Results: RMSK categorized canine SINEs into tRNA-Lys (72%, SINEC_*), MIR (27%), Deu (0.2%, AmnSINE1, AmnSINE2), and tRNA (0.2%, LFSINE_Vert, MamSINE1) families (Figure 8.4) with total 20 name/group and 1,610,013 instances of sequence. Six out of 11 tRNA-Lys (54%, named SINEC_*) are up-regulated in DUX4 expressed cell line, and all tRNA-Lys have logFC > 1. This means the tRNA-Lys family is enriched in HinC transcriptome. Though none of tRNA-Lys elements were called up-regulated by DUXC, their expression is highly correlated with that of in DUX4 expressed cell line.

Note: Murine SINEs are derived from both 7SL-RNA (B1 family) and tRNA (Simone Bentolila 1999).

8.2.1 Distribution of SINE family

Figure 8.4: Distribution of SINE family.

8.2.2 Expression of SINEs in HinC and CinC transcriptome

Figure 8.5: SINEs expression in HinC and CinC.

8.2.3 tRNA-Lys

Table below listed number of up-regulated repeats (name/group) in each SINE family:

SINE %>% dplyr::group_by(factor(repFamily_HinC)) %>%
  dplyr::summarise(n = dplyr::n(), 
                   HinC_sig = sum(padj_HinC < 0.05), CinC_sig=sum(padj_CinC < 0.05)) %>%
  knitr::kable(caption="Number of up-regulated repeats (name/group) in each SINE family")

## `summarise()` ungrouping output (override with `.groups` argument)

Table 8.1: Number of up-regulated repeats (name/group) in each SINE family

factor(repFamily_HinC)	n	HinC_sig	CinC_sig
Deu	2	0	0
MIR	4	0	0
tRNA	2	0	0
tRNA-Lys	11	6	0

8.3 Satellites

Background: Satellites are consisted with short tandem repeats, and Canine satellite DNA may be more complicated and not restricted to the tandem repeats (Bentolila 1999).
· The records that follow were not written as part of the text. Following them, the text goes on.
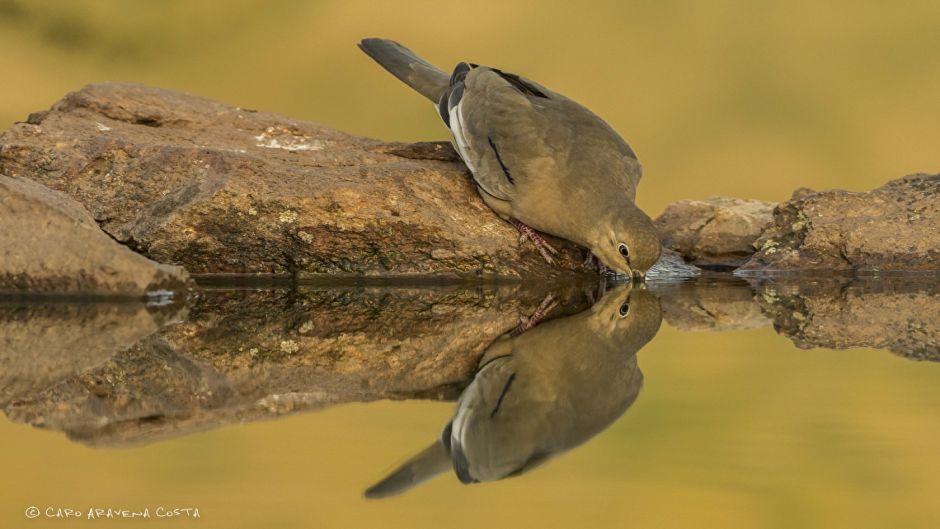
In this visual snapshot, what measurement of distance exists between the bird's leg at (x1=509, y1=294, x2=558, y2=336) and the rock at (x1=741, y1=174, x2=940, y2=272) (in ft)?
7.97

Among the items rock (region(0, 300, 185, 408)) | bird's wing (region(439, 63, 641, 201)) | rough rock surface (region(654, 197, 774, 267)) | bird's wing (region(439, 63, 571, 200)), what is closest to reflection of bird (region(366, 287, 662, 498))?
rock (region(0, 300, 185, 408))

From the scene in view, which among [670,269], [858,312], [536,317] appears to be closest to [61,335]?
[536,317]

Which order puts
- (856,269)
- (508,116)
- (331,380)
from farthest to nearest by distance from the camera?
(856,269) < (508,116) < (331,380)

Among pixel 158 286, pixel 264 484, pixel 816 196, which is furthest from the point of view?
pixel 816 196

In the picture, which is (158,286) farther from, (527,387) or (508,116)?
(527,387)

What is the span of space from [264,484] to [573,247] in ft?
15.5

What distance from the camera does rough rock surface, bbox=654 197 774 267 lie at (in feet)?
25.7

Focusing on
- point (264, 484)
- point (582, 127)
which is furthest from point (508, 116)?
point (264, 484)

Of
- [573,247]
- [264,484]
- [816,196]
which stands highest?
[816,196]

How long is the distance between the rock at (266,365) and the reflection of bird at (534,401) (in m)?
0.14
Based on RMAK, canine genome (canFam3) has 5 major satellites and satellite-like DNA - Bs, Carnivore Satellite (CarSat1, CarSat2), Satellite canis Familiaris (SAT1_CF, SAT2_CF, SAT3_CF, SAT4_CF and SAT6_CF), (CATTC)n, (GAATG)n and SUBTEL_sa. Bs, CarSat1, Carsat2, and SAT1_CF are the four satellites (repName) show some expression in DUX4 and DUXC expressed canine cell lines and therefore were analyzed. (CarSat1 and SAT1_CF are cetromeric satellite families.)
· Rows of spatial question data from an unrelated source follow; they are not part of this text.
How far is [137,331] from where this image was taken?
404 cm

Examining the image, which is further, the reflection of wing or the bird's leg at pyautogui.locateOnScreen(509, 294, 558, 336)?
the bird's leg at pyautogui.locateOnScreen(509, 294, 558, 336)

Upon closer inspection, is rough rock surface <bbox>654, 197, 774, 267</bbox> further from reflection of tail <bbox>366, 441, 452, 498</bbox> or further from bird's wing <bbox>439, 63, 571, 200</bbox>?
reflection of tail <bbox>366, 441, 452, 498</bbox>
Results: Bs, CarSat1, and SAT1_CF were up-regulated in HinC. Bs was up-regulated in CinC; CarSat1 was moderately affected (\(padj = 0.14\)).

How does SAT1_CF or CarSat compare to HSETII and GSETII?
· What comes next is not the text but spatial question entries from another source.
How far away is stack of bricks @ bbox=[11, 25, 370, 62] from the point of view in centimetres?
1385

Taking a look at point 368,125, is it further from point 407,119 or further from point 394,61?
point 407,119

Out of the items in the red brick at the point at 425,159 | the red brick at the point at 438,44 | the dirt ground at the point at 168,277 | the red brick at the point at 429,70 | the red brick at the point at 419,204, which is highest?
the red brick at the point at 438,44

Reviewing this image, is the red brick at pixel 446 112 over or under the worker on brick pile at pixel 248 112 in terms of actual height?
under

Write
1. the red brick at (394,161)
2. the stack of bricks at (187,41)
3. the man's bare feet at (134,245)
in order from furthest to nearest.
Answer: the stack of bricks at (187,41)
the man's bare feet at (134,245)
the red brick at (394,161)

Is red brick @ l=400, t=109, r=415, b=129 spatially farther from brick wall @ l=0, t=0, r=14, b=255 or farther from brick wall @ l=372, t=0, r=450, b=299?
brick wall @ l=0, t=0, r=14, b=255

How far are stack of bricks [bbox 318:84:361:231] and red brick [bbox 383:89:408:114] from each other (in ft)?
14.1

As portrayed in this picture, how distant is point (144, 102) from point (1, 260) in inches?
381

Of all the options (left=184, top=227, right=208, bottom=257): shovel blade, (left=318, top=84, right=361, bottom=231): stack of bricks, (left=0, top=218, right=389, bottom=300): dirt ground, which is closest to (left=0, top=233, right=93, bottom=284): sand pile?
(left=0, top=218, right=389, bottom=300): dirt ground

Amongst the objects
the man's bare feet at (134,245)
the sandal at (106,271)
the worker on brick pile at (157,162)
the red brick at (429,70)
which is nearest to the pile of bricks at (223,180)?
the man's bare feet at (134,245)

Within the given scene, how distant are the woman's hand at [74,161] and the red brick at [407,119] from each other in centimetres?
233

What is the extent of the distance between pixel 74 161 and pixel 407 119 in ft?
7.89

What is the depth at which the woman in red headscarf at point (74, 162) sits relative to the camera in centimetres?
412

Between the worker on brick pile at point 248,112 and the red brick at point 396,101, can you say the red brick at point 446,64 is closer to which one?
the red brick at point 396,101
comb %>% dplyr::filter(repClass_HinC == "Satellite") %>%
  dplyr::select(repName, log2FoldChange_HinC, log2FoldChange_CinC, padj_HinC, padj_CinC) %>%
  knitr::kable(caption="Significant satallites in HinC and CinC transcriptome.")

Table 8.2: Significant satallites in HinC and CinC transcriptome.

repName	log2FoldChange_HinC	log2FoldChange_CinC	padj_HinC	padj_CinC
Bs	6.906711	2.3038255	0.0000000	0.0002202
CarSat1	7.476028	2.2907455	0.0000000	0.1413332
Carsat2	1.315169	0.7970658	0.2892419	1.0000000
SAT1_CF	5.001051	1.3001238	0.0000000	0.4698271

# References

Jennifer L. Whiddon, Chao-Jen Wong, Ashlee T. Langford1. 2017. “Conservation and Innovation in the Dux4-Family Gene Network.” Nature Genetic. https://doi.org/10.1038/ng.3846.

Sean C Shadle, Chao-Jen Wong, Sean R Bennett. 2019. “DUX4-Induced Bidirectional Hsatii Satellite Repeat Transcripts Form Intranuclear Double-Stranded Rna Foci in Human Cell Models of Fshd.” Human Molecular Genetics. https://doi.org/10.1093/hmg/ddz242.

Simone Bentolila, Jean-Louis Kessler, Jean-Marie Bach. 1999. “Analysis of Major Repetitive Dna Sequences in the Dog (Canis Familiaris) Genome.” Mammalian Genome.